### TEXT TO READ
Pages from the journal of this time are full of questions about my life’s direction, my creative expression, and lessons in trusting my intuition.  Old love letters fall from the binding.  A candy bar wrapper hosts poetry from that Christmas when snow stopped the ferries and I was marooned in a houseful of French Canadians and Dead Can Dance.  There is my hand drawn key to ancient Runes.    And plenty of words about the male characters that touched my young heart on that misty island.

on that rainy day goodbye
your lips were slippery
and I didn’t know if the salt came
from you or the sea
grey beneath the apple tree
you had stars in your eyes
and the earth in your hair
and my fingers in your hands
all tangled with stones and shells and seaweed

the swans treaded ripples by the shore
bowing to your mission

staff in hand
life on your back
I told you you were beautiful
then passed you by

Oh, such a vagabond in love was I!  Hardly.  Love and leave has never been my mode of operation, which is probably why I wrote about that rare scene.

There’s a fifteen year span between two journals, yet the themes are still the same.  I want to write.  I love to sing.  I walk in nature and wonder about love and life and my place in the world.  I seek connection with myself and the Cosmos.

Twenty-three or thirty-seven, my hand keeps writing the word Trust.

Making Peace with Landmarks in the California Sweater

As part of a retrospective on my recent travels to California, I’m offering another installment to the series “Excerpts from the Coastal Dwelling.”  A collage of journal entries, narrative, photographs and random poetic waxing.

Here’s Day Two:

the California Sweater

The pools become my addiction.  I’m called to them again and again.  Three times yesterday in a short amount of hours.  I end the day and begin the day with the baths.  Hot water.  Cold water.  Steep deep.  Let the steam rise from bare skin on cold coastal air.  Every combination.  Quiet.  Speaking.  Silent.  Alone.  Communal.  Wash hair.  Keep hair dry.

After soaking I bundle and seal in all of the healing warmth with socks and boots, double layers and the California Sweater [named so because it’s stored  in CA for when I come to visit].  The wool blanket/sweater I rescued from the giveaway bag – my father’s – the one he got in Mexico twenty years ago.  It exudes the subtle scent of slightly damp wool and the weave lightly prickles my skin.  This sweater is wrapped around me now as I write ink to paper and gaze at the ring – the jade one from Hawaii – its silver casting has turned iridescent turquoise from the minerals of the hot spring.  I really must remember to start taking jewelry off in the baths.

[Though I was cleansing in the waters, I was emotionally steeped in the essence of the love with the rocket scientist that had seeded in that very place the year before.  I was making peace with landmarks around every corner.]

It all came up today – a small cry, really, but one still the same.  We were instructed in our workshop to write our life’s key points in five year increments.  Thinking of the past felt like raw tenderness.  Any recollecting just brought a floodgate of grief for the love that grew from these very grounds one year ago.

### RECORD SET
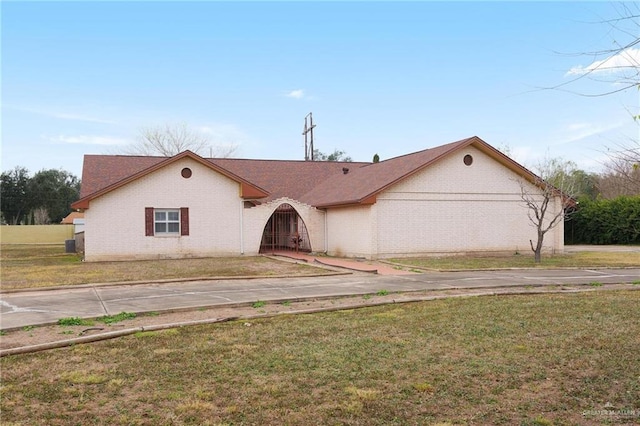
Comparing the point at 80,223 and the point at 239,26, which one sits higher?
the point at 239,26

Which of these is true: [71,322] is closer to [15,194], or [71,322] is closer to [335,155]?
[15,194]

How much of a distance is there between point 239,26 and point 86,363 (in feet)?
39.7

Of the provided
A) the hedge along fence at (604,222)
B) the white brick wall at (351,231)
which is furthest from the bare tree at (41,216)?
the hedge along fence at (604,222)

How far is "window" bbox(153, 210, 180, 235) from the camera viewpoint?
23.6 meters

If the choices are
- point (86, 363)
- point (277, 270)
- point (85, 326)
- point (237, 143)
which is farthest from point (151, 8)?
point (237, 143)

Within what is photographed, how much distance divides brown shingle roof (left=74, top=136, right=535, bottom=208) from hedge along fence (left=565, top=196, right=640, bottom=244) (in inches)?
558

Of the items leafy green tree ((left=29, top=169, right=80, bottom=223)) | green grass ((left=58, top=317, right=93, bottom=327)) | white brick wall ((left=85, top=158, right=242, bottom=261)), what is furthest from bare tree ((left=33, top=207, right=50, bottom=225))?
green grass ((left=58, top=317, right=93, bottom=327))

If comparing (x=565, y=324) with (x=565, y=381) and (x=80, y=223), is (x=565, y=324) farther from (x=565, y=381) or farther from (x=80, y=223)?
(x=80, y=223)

### SHORT EXERCISE 1
Answer these questions from the journal excerpt, one line each.
(a) On what was the poetry from that snowbound Christmas written?
(b) What word does the writer's hand keep writing?
(c) Where did the writer's father get the wool blanket/sweater, and how long ago?
### SHORT EXERCISE 2
Copy out the stretch of the records from the line that contains "Of the provided" through the end of the records. Keep every line identical to the original.

### COMPLETE RESPONSE 1
(a) A candy bar wrapper.
(b) Trust.
(c) In Mexico, twenty years ago.

### COMPLETE RESPONSE 2
Of the provided
A) the hedge along fence at (604,222)
B) the white brick wall at (351,231)
which is furthest from the bare tree at (41,216)?
the hedge along fence at (604,222)

How far is "window" bbox(153, 210, 180, 235) from the camera viewpoint?
23.6 meters

If the choices are
- point (86, 363)
- point (277, 270)
- point (85, 326)
- point (237, 143)
which is farthest from point (151, 8)?
point (237, 143)

Within what is photographed, how much distance divides brown shingle roof (left=74, top=136, right=535, bottom=208) from hedge along fence (left=565, top=196, right=640, bottom=244) (in inches)?
558

Of the items leafy green tree ((left=29, top=169, right=80, bottom=223)) | green grass ((left=58, top=317, right=93, bottom=327)) | white brick wall ((left=85, top=158, right=242, bottom=261)), what is furthest from bare tree ((left=33, top=207, right=50, bottom=225))?
green grass ((left=58, top=317, right=93, bottom=327))

If comparing (x=565, y=324) with (x=565, y=381) and (x=80, y=223), is (x=565, y=324) farther from (x=565, y=381) or farther from (x=80, y=223)?
(x=80, y=223)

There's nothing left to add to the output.